### TASK TO CARRY OUT
Format every line of the entries below as a JSON list of strings, one string per line, with blank lines and the pictures left out.

************

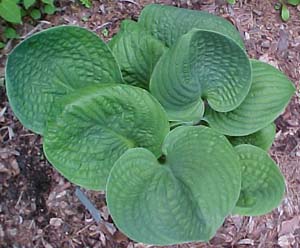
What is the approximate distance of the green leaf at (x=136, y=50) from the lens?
4.14ft

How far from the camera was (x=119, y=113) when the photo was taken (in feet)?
3.77

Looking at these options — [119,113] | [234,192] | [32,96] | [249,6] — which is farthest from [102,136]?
[249,6]

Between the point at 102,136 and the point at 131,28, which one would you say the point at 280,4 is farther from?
the point at 102,136

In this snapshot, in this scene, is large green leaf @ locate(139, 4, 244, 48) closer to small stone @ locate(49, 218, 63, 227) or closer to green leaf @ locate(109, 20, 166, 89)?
green leaf @ locate(109, 20, 166, 89)

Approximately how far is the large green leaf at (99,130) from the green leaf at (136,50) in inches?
5.8

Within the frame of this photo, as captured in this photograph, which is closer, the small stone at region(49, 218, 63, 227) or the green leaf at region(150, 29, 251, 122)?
the green leaf at region(150, 29, 251, 122)

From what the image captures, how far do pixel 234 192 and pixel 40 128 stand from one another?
0.40 meters

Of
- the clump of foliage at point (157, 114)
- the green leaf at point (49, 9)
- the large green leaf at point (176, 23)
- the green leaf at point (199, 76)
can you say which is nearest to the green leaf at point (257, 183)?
the clump of foliage at point (157, 114)

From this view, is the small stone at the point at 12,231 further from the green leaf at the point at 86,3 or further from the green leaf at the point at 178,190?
the green leaf at the point at 86,3

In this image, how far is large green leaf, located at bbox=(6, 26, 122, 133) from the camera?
1164 mm

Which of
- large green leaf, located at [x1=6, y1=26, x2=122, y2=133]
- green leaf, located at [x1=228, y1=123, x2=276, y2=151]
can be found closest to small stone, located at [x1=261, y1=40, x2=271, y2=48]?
green leaf, located at [x1=228, y1=123, x2=276, y2=151]

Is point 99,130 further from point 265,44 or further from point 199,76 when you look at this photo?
point 265,44

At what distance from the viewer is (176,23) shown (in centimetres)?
127

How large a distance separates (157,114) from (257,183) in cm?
26
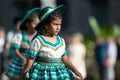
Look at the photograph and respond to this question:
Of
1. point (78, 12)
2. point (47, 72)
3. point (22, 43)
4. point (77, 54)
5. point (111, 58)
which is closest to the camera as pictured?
point (47, 72)

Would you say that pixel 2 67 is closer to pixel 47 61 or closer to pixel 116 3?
pixel 47 61

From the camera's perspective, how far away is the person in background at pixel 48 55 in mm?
9273

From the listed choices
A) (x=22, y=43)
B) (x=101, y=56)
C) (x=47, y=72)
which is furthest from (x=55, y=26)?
(x=101, y=56)

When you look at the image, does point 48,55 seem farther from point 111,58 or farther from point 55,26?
point 111,58

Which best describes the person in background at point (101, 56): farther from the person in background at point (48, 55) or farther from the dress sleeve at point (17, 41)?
the person in background at point (48, 55)

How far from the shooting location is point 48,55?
365 inches

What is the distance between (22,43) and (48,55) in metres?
2.11

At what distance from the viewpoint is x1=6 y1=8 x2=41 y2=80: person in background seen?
1098cm

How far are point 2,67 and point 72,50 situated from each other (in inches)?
118

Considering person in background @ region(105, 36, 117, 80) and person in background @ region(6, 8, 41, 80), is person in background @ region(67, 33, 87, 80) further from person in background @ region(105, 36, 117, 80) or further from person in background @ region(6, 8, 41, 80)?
person in background @ region(6, 8, 41, 80)

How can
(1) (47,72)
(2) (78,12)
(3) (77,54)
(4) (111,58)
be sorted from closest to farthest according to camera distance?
(1) (47,72) < (3) (77,54) < (4) (111,58) < (2) (78,12)

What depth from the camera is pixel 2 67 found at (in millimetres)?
13828

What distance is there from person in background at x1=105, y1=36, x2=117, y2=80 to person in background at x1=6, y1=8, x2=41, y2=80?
7529 millimetres

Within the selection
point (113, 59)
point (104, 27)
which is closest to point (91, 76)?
point (113, 59)
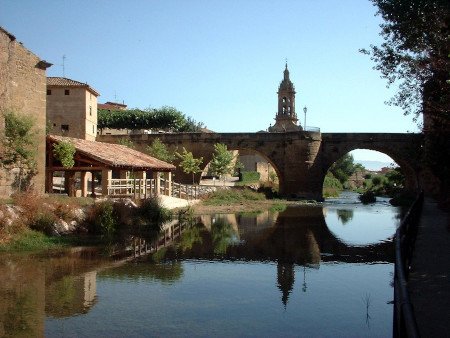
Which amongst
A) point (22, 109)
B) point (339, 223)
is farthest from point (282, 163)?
point (22, 109)

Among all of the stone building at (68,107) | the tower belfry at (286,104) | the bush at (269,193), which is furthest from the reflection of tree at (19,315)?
the tower belfry at (286,104)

************

### TASK SOLUTION
[
  "What is the approximate distance of the green leaf at (x=136, y=50) from the lens?",
  "4.14ft",
  "How far from the camera was (x=119, y=113) when the photo was taken (in feet)?",
  "3.77",
  "Looking at these options — [119,113] | [234,192] | [32,96] | [249,6] — which is farthest from [102,136]?",
  "[249,6]",
  "Between the point at 102,136 and the point at 131,28, which one would you say the point at 280,4 is farther from?",
  "the point at 102,136",
  "In this snapshot, in this scene, is large green leaf @ locate(139, 4, 244, 48) closer to small stone @ locate(49, 218, 63, 227) or closer to green leaf @ locate(109, 20, 166, 89)?",
  "green leaf @ locate(109, 20, 166, 89)",
  "Approximately how far is the large green leaf at (99,130) from the green leaf at (136,50) in inches?",
  "5.8",
  "Within the frame of this photo, as captured in this photograph, which is closer, the small stone at region(49, 218, 63, 227) or the green leaf at region(150, 29, 251, 122)?",
  "the green leaf at region(150, 29, 251, 122)",
  "From what the image captures, how far do pixel 234 192 and pixel 40 128 stand from one another?",
  "0.40 meters",
  "Of",
  "- the clump of foliage at point (157, 114)",
  "- the green leaf at point (49, 9)",
  "- the large green leaf at point (176, 23)",
  "- the green leaf at point (199, 76)",
  "can you say which is nearest to the green leaf at point (257, 183)?",
  "the clump of foliage at point (157, 114)",
  "From this view, is the small stone at the point at 12,231 further from the green leaf at the point at 86,3 or further from the green leaf at the point at 178,190?",
  "the green leaf at the point at 86,3",
  "In this image, how far is large green leaf, located at bbox=(6, 26, 122, 133) from the camera?",
  "1164 mm",
  "Which of",
  "- large green leaf, located at [x1=6, y1=26, x2=122, y2=133]",
  "- green leaf, located at [x1=228, y1=123, x2=276, y2=151]",
  "can be found closest to small stone, located at [x1=261, y1=40, x2=271, y2=48]?",
  "green leaf, located at [x1=228, y1=123, x2=276, y2=151]",
  "Is point 99,130 further from point 265,44 or further from point 199,76 when you look at this photo?",
  "point 265,44",
  "At what distance from the viewer is (176,23) shown (in centimetres)?",
  "127",
  "How large a distance separates (157,114) from (257,183) in cm?",
  "26",
  "Look at the photograph and respond to this question:",
  "Of",
  "1. point (78, 12)",
  "2. point (47, 72)",
  "3. point (22, 43)",
  "4. point (77, 54)",
  "5. point (111, 58)",
  "which is closest to the camera as pictured?",
  "point (47, 72)",
  "Would you say that pixel 2 67 is closer to pixel 47 61 or closer to pixel 116 3?",
  "pixel 47 61",
  "From the camera's perspective, how far away is the person in background at pixel 48 55 in mm?",
  "9273",
  "From the listed choices",
  "A) (x=22, y=43)",
  "B) (x=101, y=56)",
  "C) (x=47, y=72)",
  "which is furthest from (x=55, y=26)?",
  "(x=101, y=56)",
  "When you look at the image, does point 48,55 seem farther from point 111,58 or farther from point 55,26?",
  "point 111,58",
  "Which best describes the person in background at point (101, 56): farther from the person in background at point (48, 55) or farther from the dress sleeve at point (17, 41)?",
  "the person in background at point (48, 55)",
  "How far from the shooting location is point 48,55?",
  "365 inches",
  "What is the distance between (22,43) and (48,55) in metres?",
  "2.11",
  "At what distance from the viewpoint is x1=6 y1=8 x2=41 y2=80: person in background seen?",
  "1098cm",
  "How far are point 2,67 and point 72,50 situated from each other (in inches)?",
  "118",
  "Considering person in background @ region(105, 36, 117, 80) and person in background @ region(6, 8, 41, 80), is person in background @ region(67, 33, 87, 80) further from person in background @ region(105, 36, 117, 80) or further from person in background @ region(6, 8, 41, 80)?",
  "person in background @ region(6, 8, 41, 80)",
  "How can",
  "(1) (47,72)",
  "(2) (78,12)",
  "(3) (77,54)",
  "(4) (111,58)",
  "be sorted from closest to farthest according to camera distance?",
  "(1) (47,72) < (3) (77,54) < (4) (111,58) < (2) (78,12)",
  "What depth from the camera is pixel 2 67 found at (in millimetres)?",
  "13828",
  "What distance is there from person in background at x1=105, y1=36, x2=117, y2=80 to person in background at x1=6, y1=8, x2=41, y2=80?",
  "7529 millimetres",
  "Within the selection",
  "point (113, 59)",
  "point (104, 27)",
  "which is closest to point (91, 76)?",
  "point (113, 59)",
  "Which amongst",
  "A) point (22, 109)",
  "B) point (339, 223)",
  "is farthest from point (282, 163)?",
  "point (22, 109)",
  "Among all of the stone building at (68,107) | the tower belfry at (286,104) | the bush at (269,193), which is furthest from the reflection of tree at (19,315)?",
  "the tower belfry at (286,104)"
]